* Start Document *

AULANDER – He could go on for hours and there wouldn’t be one wasted or boring moment.
Whether it’s telling stories of the Old South, reading his poetry with a Carolina drawl, or strumming away on his Martin Backpacker Guitar, North Carolina’s Poet Laureate Shelby Stephenson is a literary jewel.
He’s also a Carolina country boy.
Tuesday morning, Stephenson regaled a small but enthusiastic crowd at the Sallie Harrell Jenkins Library here beginning with his historic recollections and references of life in his native Johnston County. That then led to a poetry-reading sampler from the more than a dozen books he has authored before he ended the soiree picking out tunes on his miniature guitar of songs from traditional gospel to Hank Williams, Sr.
And as with nearly everything Stephenson does; he takes his time.
A man true to his Southern roots, Stephenson grew up on a family farm near Benson, attended UNC-Chapel Hill and later the Universities of Pittsburgh and Wisconsin. From the richness of his voice when he reads his poetry one can also detect his time as a Smithfield radio station disc jockey back in his college undergraduate days.
Following graduation, Stephenson spurned law school, but continued a career in academia as a professor at both Campbell University (nee College) and UNC-Pembroke, from which he retired in 2010.
Along the way Stephenson published his first book of poetry in 1972 and his library of work has now reached 15 titles, as well as an anthology of North Carolina poets. This past year he was inducted into the North Carolina Literary Hall-of-Fame.
In December, Governor Pat McCrory appointed Stephenson as the state’s Poet Laureate; traditionally a lifetime appointment, but later changed to a two-year term.
“He has the title – as does Hank Williams – of being the ‘Hillbilly Shakespeare’, or being the North Carolina Dylan Thomas,” said Jenkins Library branch manager Sarah Davis by way of introduction. “We are a very fertile ground for writers.”
Stephenson is said to have such a marvelous gift for language so connected to the landscape of his birth, and he so eloquently writes of it, that there are few comparisons to his work. His story-telling isn’t a rambling style, it just sort of meanders along until it reaches whatever point he’s trying to make.
“He writes about things people want to read about because they are really ordinary, earthy topics that speak to, for, about, and from the land,” said Davis. “His poetry is more of a story and his writing about the writing is better than the writing itself.”
Stephenson told a brief joke of how he dropped the telephone and nearly fell out of bed when he received the early morning call from the governor about his appointment. Later he read an Easter poem by Pulitzer Prize winner, Theodore Roethke, a collection of nonsense poems and light verse.

* End Document *
* Start Listed records *

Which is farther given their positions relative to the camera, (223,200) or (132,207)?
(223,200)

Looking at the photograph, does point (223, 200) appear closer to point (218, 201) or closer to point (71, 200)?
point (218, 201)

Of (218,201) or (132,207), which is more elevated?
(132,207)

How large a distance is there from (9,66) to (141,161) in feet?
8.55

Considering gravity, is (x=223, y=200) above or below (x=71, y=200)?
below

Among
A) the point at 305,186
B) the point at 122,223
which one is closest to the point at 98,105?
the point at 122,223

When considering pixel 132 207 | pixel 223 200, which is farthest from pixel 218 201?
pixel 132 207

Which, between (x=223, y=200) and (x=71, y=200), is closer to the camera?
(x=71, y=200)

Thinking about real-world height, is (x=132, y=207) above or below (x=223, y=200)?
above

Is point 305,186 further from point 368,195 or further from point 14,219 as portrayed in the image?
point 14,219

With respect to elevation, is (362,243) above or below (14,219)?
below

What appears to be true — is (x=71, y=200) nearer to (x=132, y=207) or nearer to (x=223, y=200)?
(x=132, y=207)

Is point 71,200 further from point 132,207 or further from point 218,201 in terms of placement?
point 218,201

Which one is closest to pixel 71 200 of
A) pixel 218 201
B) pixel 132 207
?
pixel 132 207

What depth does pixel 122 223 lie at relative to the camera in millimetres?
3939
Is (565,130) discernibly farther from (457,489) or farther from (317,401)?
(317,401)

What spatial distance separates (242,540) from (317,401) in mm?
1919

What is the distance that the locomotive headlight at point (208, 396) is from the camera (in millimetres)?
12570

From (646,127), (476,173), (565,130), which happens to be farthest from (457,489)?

* End Listed records *

#### Work instructions:
a. Answer these questions about the article on Shelby Stephenson:
(i) In what year did Stephenson retire from UNC-Pembroke?
(ii) Who appointed Stephenson as the state's Poet Laureate?
(iii) At which library did Stephenson speak on Tuesday morning?
b. Carry on the article on Shelby Stephenson from the point where it stops.
The entries are not needed for any of the tasks here.

#### Outputs in order:
a.
(i) 2010
(ii) Governor Pat McCrory
(iii) The Sallie Harrell Jenkins Library

b.
“Funny thing about a chair, you hardly ever think it’s there,” he read in a vivid baritone voice. “To know a chair is really it, you sometimes have to go and sit.”
Stephenson saved his best moments of the morning reflecting on the research he had done for his Johnston County family roots back to the 17th century.
“It’s not easy, but it’s worth doing,” he says. “I got interested in family because I write about it.”
Part of his research included the genealogy of slaves owned by his ancestors, some of whom are buried on his family land. His homage to a 10-year old slave girl, whom his great-great grandfather sold for $413.23 in 1851, became a 2008 long poem called ‘Family Matters: Homage to July, the Slave Girl’.
“I saw a copy of the citation of her bill of sale that I got from my sister in 2005, and I put a partial copy of that bill of sale on the front cover of my book because that was all I could find,” Stephenson recalled.
In trying to trace the slave’s history, Stephenson searched slave records, but to no avail until a friend found the bill of sale and sent it to him.
Later he said he believed the slave’s name was drawn from the time of year she may have been born, in this case, the summertime; hence the name July.
“She could be (buried) out there among the rest, I don’t know,” he reflects. “But I tell this (story) because I’m so into it.”
Stephenson says he never studied writing, but seems to write mostly about what he knows. When he does, he says, it’s probably because he doesn’t know any better.
“My bias is poems,” he said. “I’ve tried to write stories, but the words get in the way. Words break down; they don’t do what they’re supposed to do.”
Stephenson read more poetic selections and confesses when he can’t express himself with the written word, he has his music. He’s recorded several CD’s of songs, with one dedicated to one of the favorites of his youth, Hank Williams.
“Hank Williams was the Dylan Thomas of country music,” Stephenson remarked, making another reference to the Welshman considered by some the greatest poet’ that ever lived.
“I didn’t have books in the house when I was growing up, but I would hear these singers and I knew a lot of Kitty Wells, Roy Acuff, and all those old songs,” he said.
Stephenson’s recordings date back to 2004 and were recorded with his brothers, Paul and Marshall, and his wife, Linda.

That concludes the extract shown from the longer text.